# compare scenarios and opinion of what the outcome should be.



## selzer (May 7, 2005)

Does anyone else seem to think that we as a forum tend to give some pretty inconsistent advice? But the same people are not always commenting on each thread. 
I think it would be interesting for people to consider each of these scenarios and give an opinion on what they think is needed in each case and why. It only works if you state your opinion for all four scenarios, lets not go off on tangents about one of them. 


Four threads on dog bite scenarios: 

1. 14 month old puppy, Service dog in training bites nine year old neighbor girl in the face will require plastic surgery, dog has nipped the child's brother in the past. Dog is generally walked with a muzzle on.
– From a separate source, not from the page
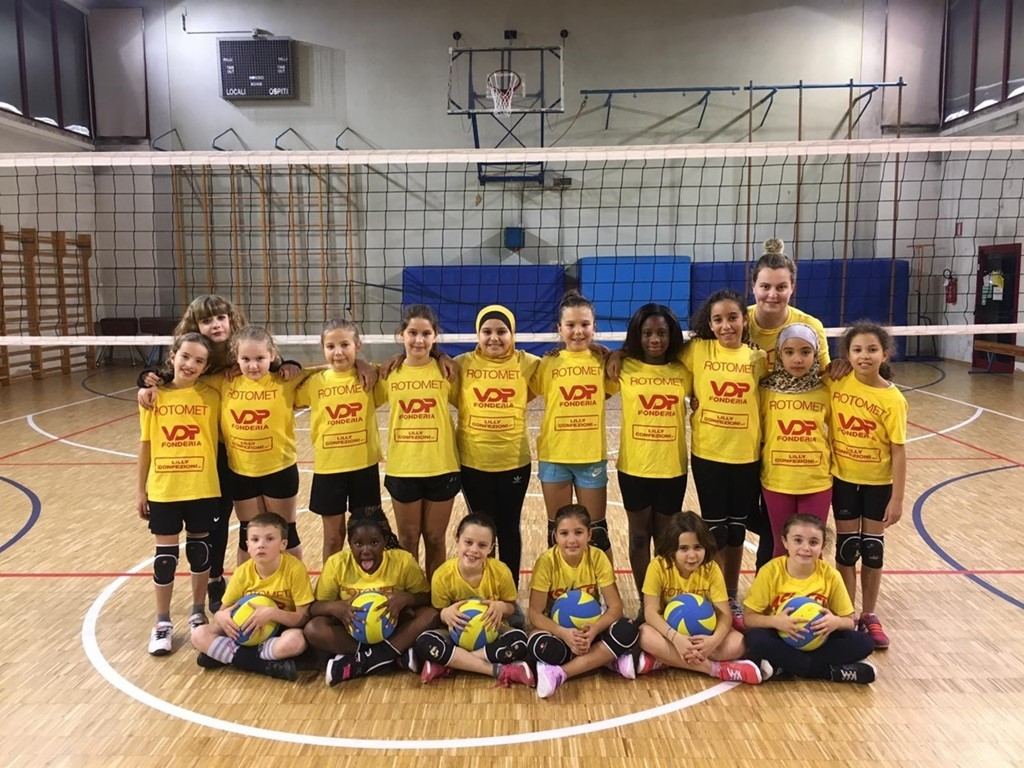 Minivolley ASVOLLEY TRON 2018 / 2019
2. 12 month old puppy has bitten/attacked mother and 14 year old child many times (family members). 

3. On trying to leave the yard, the 11 month old puppy jumps up and gives a minor bite -- 1 puncture and marks, in the upper arm of a ten year old child (I think ten years). 
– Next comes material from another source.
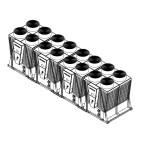 Klimatizace Hitachi Brno - Kompaktní kompresorová čtyřmodulová chladicí jednotka HITACHI SAMURAI RCME 160, 424 kW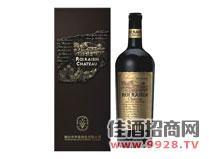 葡萄王酒庄-特级珍藏酒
4. 9 year old rescue dog in home for 2 months and instead of saying good night, snaps/connects with the owner's face producing a minor bite wound -- 2 marks, one puncture and bruising.


----------



## jaggirl47 (Jul 18, 2009)

One thing you have to think about though is not everyone reads every single thread.


----------



## DJEtzel (Feb 11, 2010)

I would personally feel uncomfortable assessing ANY of these (even hypothetically) without knowing what has been done so far to control/fix this and its effect. 

ie; has the service dog been worked with and does he STILL require a muzzle?

That type of thing.


----------



## jaggirl47 (Jul 18, 2009)

Can you post the links to all of the threads?


----------



## NancyJ (Jun 15, 2003)

1,2,3,4-

listen to comments on web board and get help finding a professional who can see the dog in its own environment evaluate the situation and help with resoution.

To me the boards should give insight but all these folks need help by someone who can look at the entire situation through objective eyes.


----------



## MaggieRoseLee (Aug 17, 2001)

jaggirl47 said:


> One thing you have to think about though is not everyone reads every single thread.


 
:thumbup:

That's talking about me......


----------



## gsdraven (Jul 8, 2009)

jocoyn said:


> 1,2,3,4-
> 
> listen to comments on web board and get help finding a professional who can see the dog in its own environment evaluate the situation and help with resoution.
> 
> To me the boards should give insight but all these folks need help by someone who can look at the entire situation through objective eyes.


----------



## selzer (May 7, 2005)

1. http://www.germanshepherds.com/forum/current-dog-affairs/157205-cancer-patients-dog.html

2. http://www.germanshepherds.com/forum/aggression-good-bad-ugly/157553-attacking.html

3. http://www.germanshepherds.com/forum/aggression-good-bad-ugly/157513-help-our-gsd-bit-child.html

4. http://www.germanshepherds.com/forum/general-information/158041-urgent-question-dog-bit-my-wife.html

Here are the threads.

I did write in my second sentence that not everyone is commenting in every thread.


----------



## jaggirl47 (Jul 18, 2009)

Thank you!


----------



## Jax's Mom (Apr 2, 2010)

I often just enjoy a good debate, whether I believe in the side I'm taking, or not. I'm aware that my opinion counts for nothing, no one knows who I am and all of the facts could never possibly be presented on an Internet forum... but no one I know in real life will argue with me for 9 days about a golden retriever nipping a bite sleeve


----------



## Whiteshepherds (Aug 21, 2010)

selzer said:


> Does anyone else seem to think that we as a forum tend to give some pretty inconsistent advice? But the same people are not always commenting on each thread.
> I think it would be interesting for people to consider each of these scenarios and give an opinion on what they think is needed in each case and why.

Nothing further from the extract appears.